Know this right now about Hadoop

From core elements like HDFS and YARN to ancillary tools like Zookeeper, Flume, and Sqoop, here's your cheat sheet and cartography of the ever expanding Hadoop ecosystem.

I write a lot about Hadoop, for the obvious reason that it's the biggest thing going on right now. Last year everyone was talking about it -- and this year everyone is rolling it out.

Some are still in the installation and deployment phase. Some are in the early implementation phases. Some have already used it to tackle real and previously intractable business problems. But trust me, Hadoop is the hottest ticket in town.

Hadoop and the techniques surrounding it are a bit complicated. The complexity doesn't come from mathematics or even computing theories -- much of it is the nature of the beast. There are so many technologies and components to choose from, often with overlapping capabilities, that it's hard to decide what to use to solve which problems.

If you try and learn the entire Hadoop ecosystem at once, you'll find yourself on a fool's errand. Instead, focus on the foundation, then develop a passing familiarity with the solutions for common problems -- and get a sense of what you need.
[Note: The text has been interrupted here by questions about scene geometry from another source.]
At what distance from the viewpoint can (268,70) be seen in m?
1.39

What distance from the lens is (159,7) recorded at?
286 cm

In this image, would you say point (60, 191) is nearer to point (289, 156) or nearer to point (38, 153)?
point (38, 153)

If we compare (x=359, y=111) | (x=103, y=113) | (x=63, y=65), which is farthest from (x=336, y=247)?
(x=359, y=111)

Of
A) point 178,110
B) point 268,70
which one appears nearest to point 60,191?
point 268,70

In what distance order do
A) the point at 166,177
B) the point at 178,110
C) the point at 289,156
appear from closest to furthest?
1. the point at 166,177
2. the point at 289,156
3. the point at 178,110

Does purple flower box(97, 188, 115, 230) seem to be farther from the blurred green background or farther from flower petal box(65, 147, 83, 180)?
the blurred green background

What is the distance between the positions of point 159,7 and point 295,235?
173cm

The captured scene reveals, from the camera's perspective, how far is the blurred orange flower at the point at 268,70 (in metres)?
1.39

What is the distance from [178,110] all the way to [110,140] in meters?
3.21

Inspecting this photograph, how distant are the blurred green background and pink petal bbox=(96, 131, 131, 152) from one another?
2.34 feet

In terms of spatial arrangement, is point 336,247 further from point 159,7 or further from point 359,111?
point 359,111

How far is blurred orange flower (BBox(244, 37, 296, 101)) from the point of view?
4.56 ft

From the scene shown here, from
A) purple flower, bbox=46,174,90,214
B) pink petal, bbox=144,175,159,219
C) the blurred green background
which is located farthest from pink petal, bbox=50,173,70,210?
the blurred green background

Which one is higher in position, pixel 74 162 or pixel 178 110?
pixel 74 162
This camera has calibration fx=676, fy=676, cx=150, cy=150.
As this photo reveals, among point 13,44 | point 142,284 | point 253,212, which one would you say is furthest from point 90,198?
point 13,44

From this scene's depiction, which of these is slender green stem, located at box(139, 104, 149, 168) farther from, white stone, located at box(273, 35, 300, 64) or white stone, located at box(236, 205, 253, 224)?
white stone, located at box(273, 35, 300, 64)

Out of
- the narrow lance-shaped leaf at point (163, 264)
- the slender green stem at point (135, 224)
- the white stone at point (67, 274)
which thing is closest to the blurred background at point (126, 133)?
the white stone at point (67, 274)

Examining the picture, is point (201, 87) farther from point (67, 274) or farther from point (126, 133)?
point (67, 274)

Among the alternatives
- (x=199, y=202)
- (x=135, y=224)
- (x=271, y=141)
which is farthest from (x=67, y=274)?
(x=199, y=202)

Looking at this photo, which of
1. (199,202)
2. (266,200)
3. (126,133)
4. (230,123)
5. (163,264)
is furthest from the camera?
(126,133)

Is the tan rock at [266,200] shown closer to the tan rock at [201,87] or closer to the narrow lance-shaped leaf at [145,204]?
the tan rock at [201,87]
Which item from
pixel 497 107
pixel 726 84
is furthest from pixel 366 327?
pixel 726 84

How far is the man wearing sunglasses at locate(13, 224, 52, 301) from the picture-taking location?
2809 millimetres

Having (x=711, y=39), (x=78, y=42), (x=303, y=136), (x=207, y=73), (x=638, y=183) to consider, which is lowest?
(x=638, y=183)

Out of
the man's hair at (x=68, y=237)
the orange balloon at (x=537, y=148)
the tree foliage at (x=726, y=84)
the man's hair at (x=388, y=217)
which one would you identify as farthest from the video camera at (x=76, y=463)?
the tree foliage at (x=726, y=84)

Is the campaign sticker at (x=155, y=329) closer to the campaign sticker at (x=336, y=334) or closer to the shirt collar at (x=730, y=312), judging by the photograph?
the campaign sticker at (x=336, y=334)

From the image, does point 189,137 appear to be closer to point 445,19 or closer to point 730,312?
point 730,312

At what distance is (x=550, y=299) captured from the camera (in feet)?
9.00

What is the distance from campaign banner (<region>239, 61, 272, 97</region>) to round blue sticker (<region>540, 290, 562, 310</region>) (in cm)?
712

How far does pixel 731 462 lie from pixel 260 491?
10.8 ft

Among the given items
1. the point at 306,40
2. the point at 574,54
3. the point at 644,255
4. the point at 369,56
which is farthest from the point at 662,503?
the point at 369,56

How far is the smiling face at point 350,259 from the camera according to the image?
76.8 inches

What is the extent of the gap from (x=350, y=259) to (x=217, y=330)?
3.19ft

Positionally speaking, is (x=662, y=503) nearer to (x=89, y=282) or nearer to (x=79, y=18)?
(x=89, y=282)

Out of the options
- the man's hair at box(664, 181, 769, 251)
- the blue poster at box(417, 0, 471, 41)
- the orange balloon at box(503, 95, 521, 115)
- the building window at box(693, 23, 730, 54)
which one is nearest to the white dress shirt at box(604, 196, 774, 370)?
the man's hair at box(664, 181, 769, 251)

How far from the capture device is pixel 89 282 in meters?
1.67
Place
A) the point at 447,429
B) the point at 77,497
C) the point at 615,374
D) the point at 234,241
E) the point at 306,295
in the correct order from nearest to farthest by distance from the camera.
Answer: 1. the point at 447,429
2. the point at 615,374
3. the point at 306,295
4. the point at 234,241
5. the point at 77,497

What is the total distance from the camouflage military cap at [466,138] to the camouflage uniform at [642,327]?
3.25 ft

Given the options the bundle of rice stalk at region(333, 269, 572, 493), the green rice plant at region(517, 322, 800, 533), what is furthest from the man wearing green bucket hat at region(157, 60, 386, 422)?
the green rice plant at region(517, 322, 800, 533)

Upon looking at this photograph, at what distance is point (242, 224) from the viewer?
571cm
Core/foundational elements (this you must know)

Hadoop's underpinning is HDFS, a big distributed file system. Think of it as RAID plus CIFS or NFS over the Internet: Instead of striping to disks, it stripes over multiple servers. It offers redundant, reliable, cheap storage. While Hadoop may be most famous for implementing the MapReduce algorithm, HDFS is really the Hadoop ecosystem's foundation. Yet it is a replaceable base, because there are alternative distributed file systems available.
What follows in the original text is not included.